WHAT YOU NEED TO DO: Repeat precisely the span of lines below that opens with the line containing "scientific name: Equus quagga" and closes with the line containing "label granularity: sequence-level", both included.

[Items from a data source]
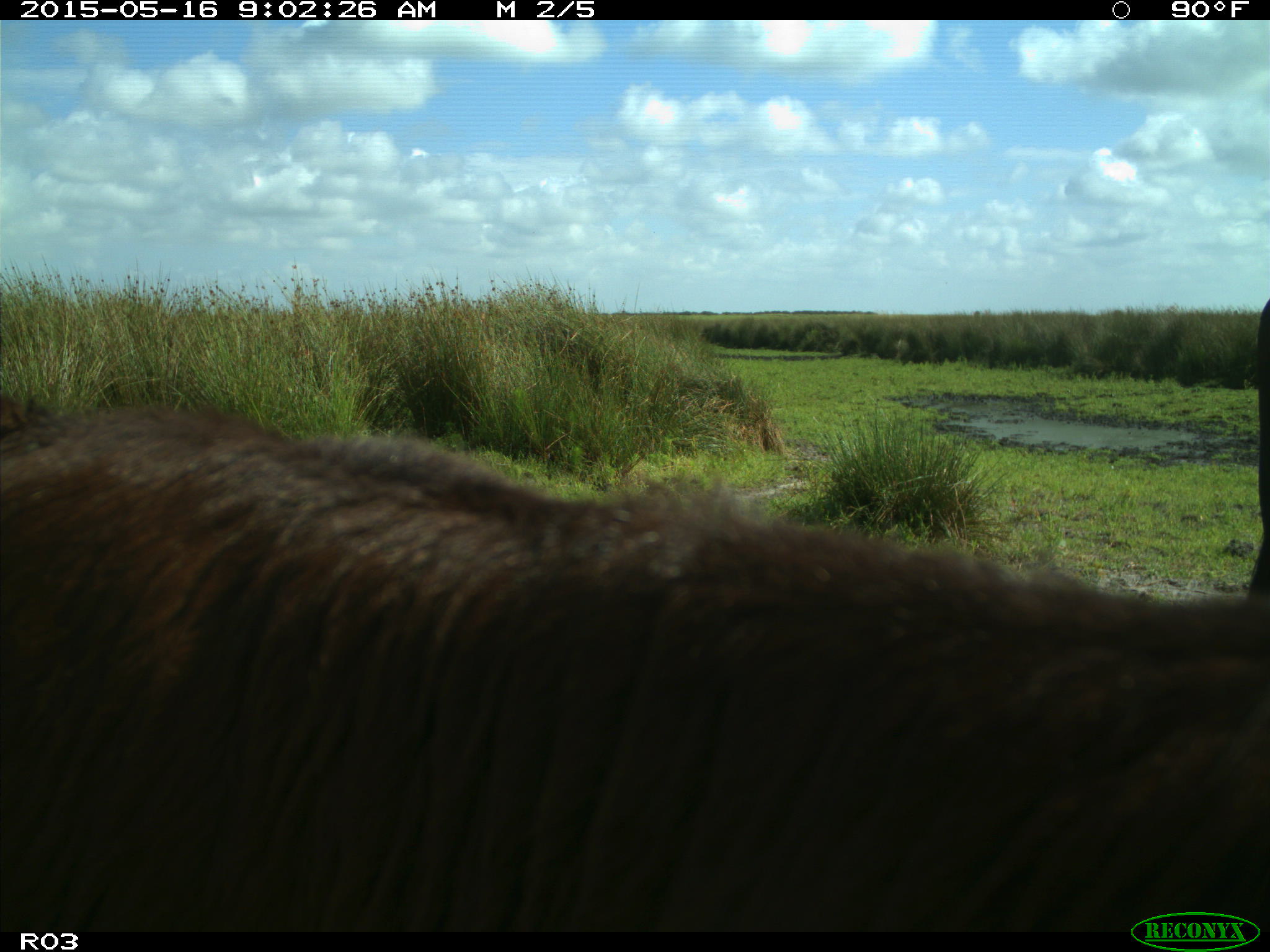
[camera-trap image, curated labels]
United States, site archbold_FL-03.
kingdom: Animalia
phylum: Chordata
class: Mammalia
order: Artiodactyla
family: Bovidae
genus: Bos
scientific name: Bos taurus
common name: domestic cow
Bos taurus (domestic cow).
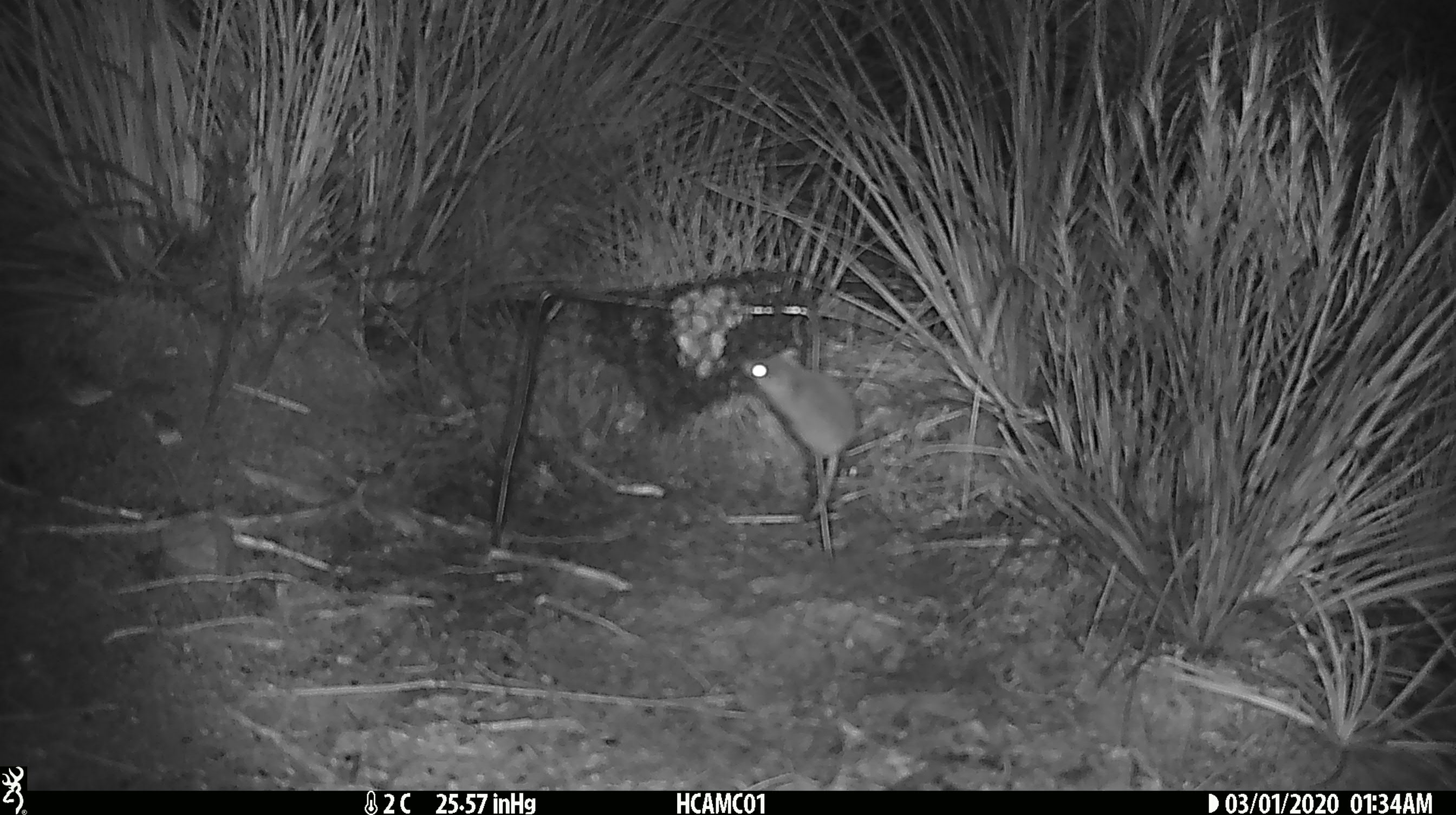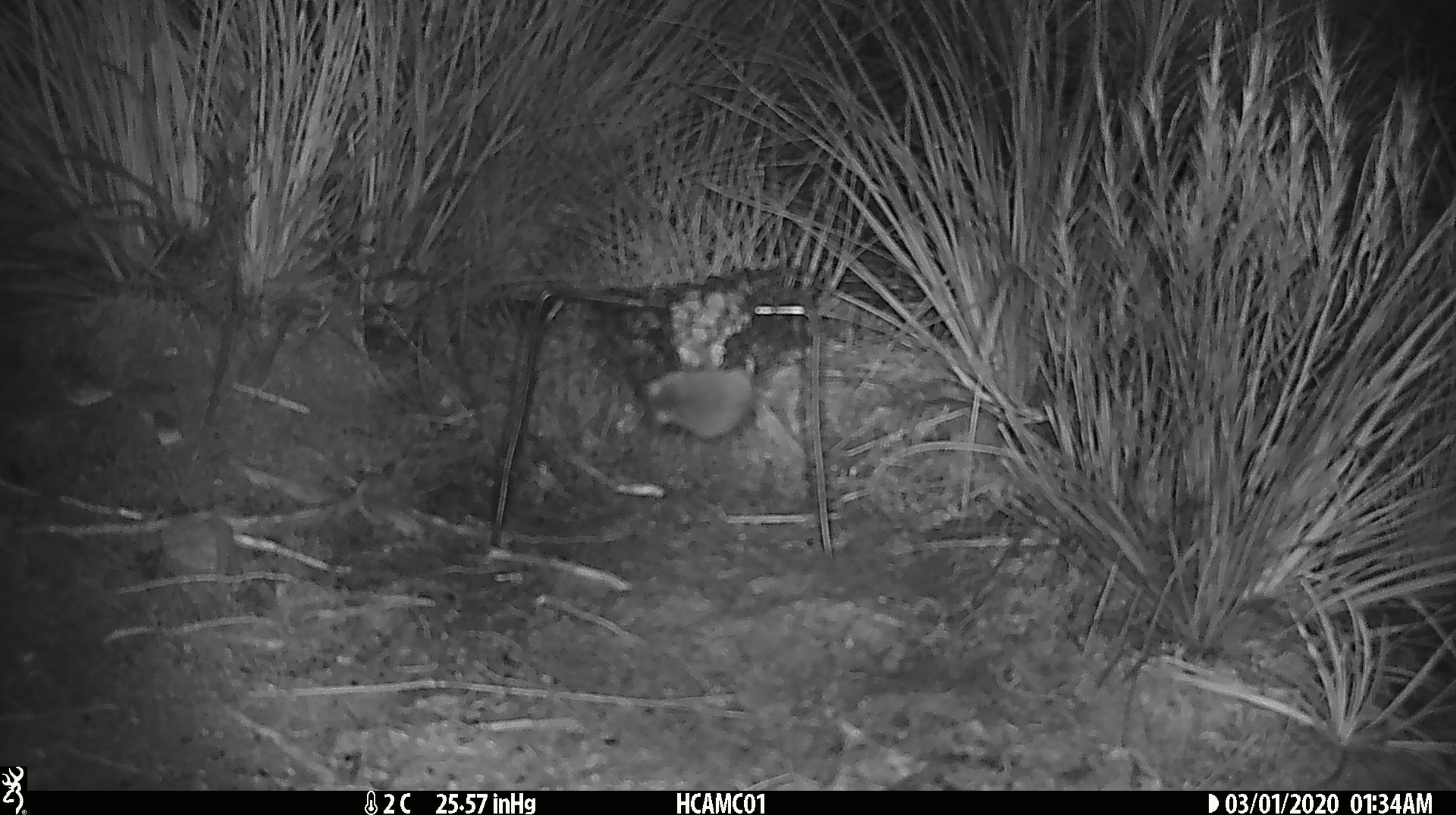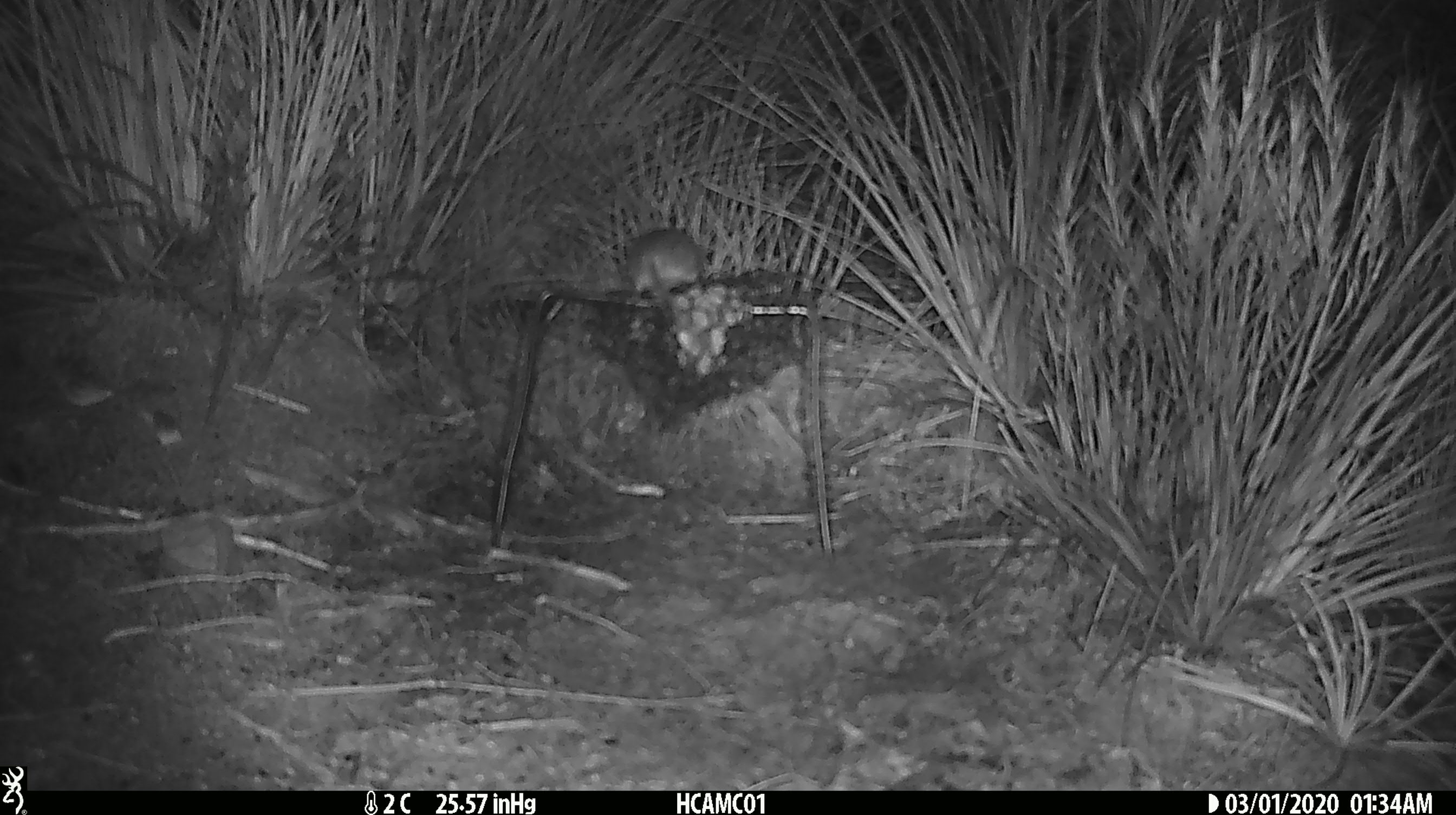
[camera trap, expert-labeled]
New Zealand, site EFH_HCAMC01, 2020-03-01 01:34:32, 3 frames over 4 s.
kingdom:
--
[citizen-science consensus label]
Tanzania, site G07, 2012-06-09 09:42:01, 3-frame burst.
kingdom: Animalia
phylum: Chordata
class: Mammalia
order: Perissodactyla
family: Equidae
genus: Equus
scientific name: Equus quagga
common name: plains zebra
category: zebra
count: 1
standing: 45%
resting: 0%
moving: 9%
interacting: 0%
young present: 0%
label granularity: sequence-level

ANSWER BOX:
scientific name: Equus quagga
common name: plains zebra
category: zebra
count: 1
standing: 45%
resting: 0%
moving: 9%
interacting: 0%
young present: 0%
label granularity: sequence-level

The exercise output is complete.